Roma, in vendita tutto il Colle Manzù per 4,5 milioni di euro

LA DIMORA - STUDIO. Si cede l’intera proprietà: dal parco alla villa voluta dall’artista bergamasco. La figlia Giulia: «È un fatto privato. Le ceneri le abbiamo noi in famiglia».

Una proprietà estesissima, splendida, con una posizione invidiabile, illustrata dalle memorie, dense e foltissime, di un grande artista bergamasco. È in vendita Colle Manzù ad Aprilia, al confine con Ardea: una tenuta «unica ed esclusiva» di 20 ettari, che era la «casa ed atelier-studio del famoso scultore e pittore Giacomo Manzù», come recita l’annuncio di Christie’s International Real Estate Rome Exclusive, agenzia incaricata della vendita.

Oltre alla villa principale e ai laboratori artistici, che erano «rifugio e specchio dell’incessante lavoro di Manzù», la proprietà comprende un parco che ospita «piante e alberi tropicali tipici della macchia mediterranea», 3 ettari di vigneto, 700 alberi di olivo, una piscina con spogliatoio e servizi, una dépendance, una guardianìa, una ex fonderia artistica e un pozzo.

La villa principale di 16 vani fu disegnata e realizzata dal maestro negli anni ’60 con forma rettangolare ed è disposta su unico livello con una superficie complessiva di 674 metri quadri. Internamente la villa è percorsa nel suo lato più lungo da un corridoio centrale, che serve sia l’ampia sala di rappresentanza che le quattro camere con servizi e cucina.

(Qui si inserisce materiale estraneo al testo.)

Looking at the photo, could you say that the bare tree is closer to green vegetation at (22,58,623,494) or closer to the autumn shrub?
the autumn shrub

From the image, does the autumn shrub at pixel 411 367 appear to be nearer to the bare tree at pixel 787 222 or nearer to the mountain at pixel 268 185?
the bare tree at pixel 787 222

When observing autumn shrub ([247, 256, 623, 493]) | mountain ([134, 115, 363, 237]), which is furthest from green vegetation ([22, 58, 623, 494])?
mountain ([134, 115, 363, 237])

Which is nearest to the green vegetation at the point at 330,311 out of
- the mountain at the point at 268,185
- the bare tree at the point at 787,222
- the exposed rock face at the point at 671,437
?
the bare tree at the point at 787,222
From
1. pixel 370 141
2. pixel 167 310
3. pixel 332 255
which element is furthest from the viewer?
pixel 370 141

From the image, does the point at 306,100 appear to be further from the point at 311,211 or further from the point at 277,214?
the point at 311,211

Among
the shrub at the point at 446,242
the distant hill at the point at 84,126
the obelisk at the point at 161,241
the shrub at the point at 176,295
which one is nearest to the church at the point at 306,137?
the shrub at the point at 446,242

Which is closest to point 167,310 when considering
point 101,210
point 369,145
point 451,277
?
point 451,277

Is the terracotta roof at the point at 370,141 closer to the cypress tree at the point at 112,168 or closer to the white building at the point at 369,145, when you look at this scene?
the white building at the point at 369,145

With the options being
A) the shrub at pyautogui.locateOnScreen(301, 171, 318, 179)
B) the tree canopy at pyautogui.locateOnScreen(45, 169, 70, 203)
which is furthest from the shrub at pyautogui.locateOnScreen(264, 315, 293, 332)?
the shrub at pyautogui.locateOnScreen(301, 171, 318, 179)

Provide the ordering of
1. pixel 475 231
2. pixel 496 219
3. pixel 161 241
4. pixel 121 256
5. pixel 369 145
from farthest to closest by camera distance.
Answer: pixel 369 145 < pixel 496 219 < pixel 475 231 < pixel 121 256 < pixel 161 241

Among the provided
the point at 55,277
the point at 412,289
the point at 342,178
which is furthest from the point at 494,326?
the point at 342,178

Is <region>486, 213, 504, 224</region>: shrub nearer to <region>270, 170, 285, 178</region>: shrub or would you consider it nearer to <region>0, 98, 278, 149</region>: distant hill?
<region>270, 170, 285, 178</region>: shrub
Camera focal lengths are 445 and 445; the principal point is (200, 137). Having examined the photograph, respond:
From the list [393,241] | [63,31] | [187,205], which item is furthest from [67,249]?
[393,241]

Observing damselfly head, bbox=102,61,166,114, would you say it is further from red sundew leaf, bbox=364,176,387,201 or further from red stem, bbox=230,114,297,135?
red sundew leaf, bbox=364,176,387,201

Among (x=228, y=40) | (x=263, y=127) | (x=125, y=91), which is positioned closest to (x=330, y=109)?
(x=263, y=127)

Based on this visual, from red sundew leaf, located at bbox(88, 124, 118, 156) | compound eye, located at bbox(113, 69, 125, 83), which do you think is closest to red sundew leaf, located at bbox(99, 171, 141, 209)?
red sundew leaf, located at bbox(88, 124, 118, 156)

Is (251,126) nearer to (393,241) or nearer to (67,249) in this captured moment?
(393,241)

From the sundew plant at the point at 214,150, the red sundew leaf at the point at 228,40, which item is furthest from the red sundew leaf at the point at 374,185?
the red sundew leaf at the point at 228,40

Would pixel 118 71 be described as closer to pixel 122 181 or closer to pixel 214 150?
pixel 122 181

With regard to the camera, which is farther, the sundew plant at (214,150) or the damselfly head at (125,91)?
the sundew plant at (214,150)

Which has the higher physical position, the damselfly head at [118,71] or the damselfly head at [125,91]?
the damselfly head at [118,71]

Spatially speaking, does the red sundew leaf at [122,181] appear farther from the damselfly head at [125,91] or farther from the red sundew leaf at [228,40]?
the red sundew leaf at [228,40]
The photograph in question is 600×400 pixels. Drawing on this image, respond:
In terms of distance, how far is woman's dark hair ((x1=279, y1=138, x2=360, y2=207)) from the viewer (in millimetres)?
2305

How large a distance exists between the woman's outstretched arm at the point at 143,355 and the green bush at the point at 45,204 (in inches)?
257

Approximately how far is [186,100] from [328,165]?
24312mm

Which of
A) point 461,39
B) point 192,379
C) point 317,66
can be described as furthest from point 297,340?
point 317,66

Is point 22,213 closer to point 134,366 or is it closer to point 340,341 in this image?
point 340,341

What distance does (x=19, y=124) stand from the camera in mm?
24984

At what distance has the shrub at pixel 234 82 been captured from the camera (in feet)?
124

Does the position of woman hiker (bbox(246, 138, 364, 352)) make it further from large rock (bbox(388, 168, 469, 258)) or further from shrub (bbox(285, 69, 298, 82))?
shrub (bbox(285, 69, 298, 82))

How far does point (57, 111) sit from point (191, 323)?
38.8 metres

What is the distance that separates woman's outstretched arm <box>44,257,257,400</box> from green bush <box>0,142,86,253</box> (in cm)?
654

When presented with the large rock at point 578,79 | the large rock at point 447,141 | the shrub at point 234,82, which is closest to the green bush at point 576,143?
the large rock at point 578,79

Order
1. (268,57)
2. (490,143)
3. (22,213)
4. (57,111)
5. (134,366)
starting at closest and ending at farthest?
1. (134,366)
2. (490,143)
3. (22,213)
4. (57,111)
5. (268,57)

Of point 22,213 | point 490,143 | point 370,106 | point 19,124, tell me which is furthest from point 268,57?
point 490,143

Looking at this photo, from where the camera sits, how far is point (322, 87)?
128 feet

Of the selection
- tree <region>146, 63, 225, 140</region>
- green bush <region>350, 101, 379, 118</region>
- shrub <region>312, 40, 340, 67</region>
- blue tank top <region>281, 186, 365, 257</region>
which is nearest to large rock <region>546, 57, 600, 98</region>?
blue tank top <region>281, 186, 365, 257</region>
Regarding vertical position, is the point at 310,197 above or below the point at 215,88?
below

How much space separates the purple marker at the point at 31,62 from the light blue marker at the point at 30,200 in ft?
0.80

«L’immobile è dotato di ampi portici dai quali è possibile godere della vista del mare e di gran parte della tenuta, facilmente raggiungibile in 25 minuti dalla Capitale». Negli atelier-studio di 1200 metri quadri ci sono «soffitti altissimi, pareti bianche, un semplice rivestimento in cemento che fa da pavimento, ampi lucernari per ricevere la luminosità necessaria per evidenziare ogni dettaglio. All’interno troviamo ancora oggi dei gessi, strumenti di lavoro, strumenti musicali, un tutù usato dalla musa Inge, forcine, nastri, ebano proveniente dal Gabon». La dépendance, posta di fronte i laboratori, è costituita da due camere, cucina e bagno per circa 90 metri quadri, mentre un altro edificio ospita la «sorveglianza».

La figlia dello scultore, Giulia, non desidera parlare, comprensibilmente, in prima persona, della vendita: «È un fatto privato. Quello che sarà della Fondazione Giacomo Manzù», nata nel 2008 per volontà della vedova dell’artista e dei due figli, «non posso e non voglio dire. Non è il momento».

La vendita pone anche il problema, delicato, dell’eventuale traslazione delle ceneri del maestro e della moglie, scomparsa nel 2018, custodite, per volontà comune a entrambi, all’interno della proprietà. «Abbiamo sempre cercato di fare, alla lettera, come i nostri genitori volevano», spiega Giulia. «Le ceneri le abbiamo noi, in famiglia, io e mio fratello. Come risulta dal testamento, mio padre voleva rimanere a casa sua, nel suo posto, mia madre voleva riunirsi a lui, essere sepolta nella Fondazione insieme a lui». Quanto al Museo «Giacomo Manzù» di via Laurentina, ad Ardea: «Non è più nostro, è del Polo museale di Roma: non abbiamo più voce in capitolo, dopo che è stato donato allo Stato».

Racconta Marco Persichetti, funzionario responsabile vendite di Christie’s International Real Estate Rome Exclusive, che si occupa «personalmente» della transazione: «La proprietà è in vendita dal luglio scorso» (ma la notizia ha cominciato a circolare diffusamente solo in questi giorni). «C’è tanto interesse. Ci sono quattro o cinque persone seriamente interessate: tre sono stranieri, due svizzeri e un inglese». Il prezzo? «4,5 milioni di euro».

Le ceneri - dice lui - «sono ancora all’interno della proprietà, ma verosimilmente verranno spostate dagli eredi: non so che fine faranno. Nel recente rinnovamento degli interni sono stati preservati i materiali e le suppellettili originali e l’immobile è stato costantemente manutenuto per preservarne l’autenticità. Gli ambienti sono stati conservati com’erano all’epoca in maniera maniacale, con tutti i bozzetti poi oggetto di fusione nella annessa fonderia. È stato tenuto tutto. Ci sono memorie della moglie e altri oggetti che, con tutta probabilità, saranno portati via dalla proprietà». A Colle Manzù «c’è anche un’opera che non fa parte della vendita, in quanto già opzionata da una banca. È una scultura molto grande e incompiuta, intitolata “Le vele”».